Oak Library

Dislocation and Time Horizons: September 19, 2008

By Mark Oelschlager, CFA

These are nerve-racking times in the market. I don’t think I’ve ever seen a week like this one with such wild swings. Such volatility can cause a lot of head scratching and test one’s sanity. Throughout the years, when there have been times like these, we have always stressed the importance of keeping things in perspective and maintaining a long-term focus. This time is no different.

When the stock market experiences such volatility, or when certain segments of the market have their relative positions change dramatically, this is sometimes referred to as market dislocation. This seems to be more common recently, partly as a result of the financial crisis and the uncertainty in the market, but also due to the nature of today’s market participants. As technology has developed, it has made information more easily available for investors and speculators, which has been a large contributor to their shrinking time horizons. The reduced time horizon of market participants is reflected in the statistics (average holding periods for stocks have dramatically declined), the nature of market participants (such as the growth of hedge funds), and the financial culture (instead of “Wall Street with Louis Rukeyser,” we have more trading-oriented television programs like “Fast Money” and “Mad Money”).

Given this, one’s instinct might be to question whether a long-term investing strategy still makes sense. After all, the ability to adapt is one of the most important, if not the most important, survival traits. So it may be counterintuitive when we contend that not only does a strategy of focusing on the long-term still make sense, but one who employs it is at an even greater advantage in these times.

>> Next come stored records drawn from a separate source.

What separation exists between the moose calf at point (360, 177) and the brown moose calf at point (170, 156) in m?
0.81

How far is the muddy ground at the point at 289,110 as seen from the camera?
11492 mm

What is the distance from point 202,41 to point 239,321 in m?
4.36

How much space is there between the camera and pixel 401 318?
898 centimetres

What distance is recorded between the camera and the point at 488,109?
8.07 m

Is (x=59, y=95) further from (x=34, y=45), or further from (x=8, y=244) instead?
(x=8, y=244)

Why is this? Well, the market generally does a pretty good job of valuing companies (stocks), by weighing their future prospects. The market certainly isn’t perfect, but on the whole it is relatively efficient at pricing stocks – which is what makes this business so tough, since successful investing is all about identifying opportunities that the market is either not seeing or is underestimating. But when the market is volatile, causing various segments/stocks of the market to change their relative position dramatically for no reason other than short-term panic, it creates opportunity for long-term investors. As long as one can tolerate the emotional ups and downs of a volatile market, an investor should actually welcome such volatility. In this business, the more managers that employ a strategy, the less chance it has of being successful, so the increased short-termism in the market we believe increases our chances of success.

We want to clarify that the wild ride in the market this year and the crash of multiple financial titans is not simply a matter of short-term panic. These companies had real problems. But the accompanying market action, with some sectors and stocks swinging wildly in and out of favor, is what has led to opportunity for long-term investors. We have taken advantage of this in our portfolios by taking action in specific stocks. At the same time, we have avoided many of the landmines in the financial sector, such as Countrywide, Bear Stearns, Fannie Mae, Freddie Mac, Lehman Brothers, and Washington Mutual.

Percent weighting of the following holdings in the Funds as of 9/19/08 were: 0% Countrywide, 0% Bear Stearns, 0% Fannie Mae, 0% Freddie Mac, 0% Lehman Brothers, and 0% Washington Mutual.

We continue to focus on creating a portfolio of attractive long-term holdings that will reward investors for weathering these turbulent market conditions.

Mark Oelschlager, CFA
Oak Associates, ltd.

This manager commentary represents an assessment of the market environment at a specific point in time and is not intended to be a forecast of future events, or a guarantee of future results. This information should not be relied upon by the reader as research or investment advice.

Current and future portfolio holdings are subject to risk.